The current parity in golf winners can most likely be attributed to three factors.
- The growing number of new golfers playing at such a high level. According to a study done by Forbes, a record number 2.4 million people took up golf at the peak of Tiger Woods’ popularity, with a large portion of them being under 10 years old. With so many young golfers setting their goal to be the next Tiger Woods, it makes sense that so many of the recent golf major winners, including Koepka, Jordan Spieth, and Jason Day are under the age of 30.
- Another big factor can be attributed to Tiger Woods himself. Woods reign on pro golf left the rest of the tour playing catch up for so long that once his dominance came to a screeching halt, it was only a matter of time before the next generation took over.

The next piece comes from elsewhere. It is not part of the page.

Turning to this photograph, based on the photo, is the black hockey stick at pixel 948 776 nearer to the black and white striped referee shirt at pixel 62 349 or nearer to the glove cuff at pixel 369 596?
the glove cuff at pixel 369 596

- Lastly, though there have been a few first-time major winners over the age of 40 in recent years, the young age of many golf pros definitely has its advantages. According to Jake Nichols, a golf statistician, there is a noticeable decline in most golfers performance when they reach their late 30s.
Though interest in golf has often skewed towards an older generation, this data suggest that not only is the game being dominated by a younger crowd, but with the likes of Phil Mickelson, Vijay Singh, and Tiger Woods himself getting past the pinnacle age for the game, the trend of young first-time major winners isn’t going to slow down.
Something completely different can be said about young first-time home buyers. According to the National Association of Realtors, first-time home buyers made up approximately 35% of home purchases in 2016, up from 32% in the previous year which was near all-time lows. Not surprisingly, of the new-home buyers, 66% were under the age of 36, down from 68% from the year previously.
Though the trend for first-time home buyers is moving slightly upwards, the data indicates that Millennials don’t have the same means or desire as the Tiger Woods generation to purchase their first home.
There are 3 main reasons to assume this:
- Business Insider suggests that millennials are having a harder time purchasing their first home due to higher student loan debt. In fact, research by the Federal Reserve found that a 10 percent increase in student loan debt causes a 1 to 2 percentage point drop in the homeownership rate for student loan borrowers during the first five years after exiting school (read Is college worth? Maybe not and our student loans 101 guide). Additionally, the article argues that it's much more difficult to get a mortgage today than it was pre-2008 due to the fact lenders now have much more strict debt-to-income rules, an issue if you’re walking around with high student loans.
- Another reason could be that for the first time in the last 130 years, living with parents is the most common living situation for Millennials making it easier for this generation to postpone buying their first home since they are also getting squeezed with rent prices increasing.
- Lastly, another big factor is simply that Millennials are generally waiting longer to start a family and tend to pass on the suburbs to live in more dense urban (and often more expensive) areas. Most people in this age group tend to prioritize travel and career over stability and the suburbs.
That said, there is one thing that first-time home buyers and young pro golfers looking for their first major championship have in common… Preparation. The difference between coming out on top or not often comes down to planning as each golfer and home buyer should spend time mapping out each step (or shot) of the process to put themselves in the best position to achieve their goal.